◆ ÉNONCÉ DU PROBLÈME: Pouvez-vous recopier toutes les lignes ci-dessous à l'identique, sans y changer quoi que ce soit ?

◆ LIGNES DE DONNÉES:
==============================
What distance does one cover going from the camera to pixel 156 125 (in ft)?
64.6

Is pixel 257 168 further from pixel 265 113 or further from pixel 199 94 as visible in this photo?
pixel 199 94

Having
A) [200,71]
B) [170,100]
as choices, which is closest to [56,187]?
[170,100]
==============================
◆ RÉPONSE RÉDIGÉE:
What distance does one cover going from the camera to pixel 156 125 (in ft)?
64.6

Is pixel 257 168 further from pixel 265 113 or further from pixel 199 94 as visible in this photo?
pixel 199 94

Having
A) [200,71]
B) [170,100]
as choices, which is closest to [56,187]?
[170,100]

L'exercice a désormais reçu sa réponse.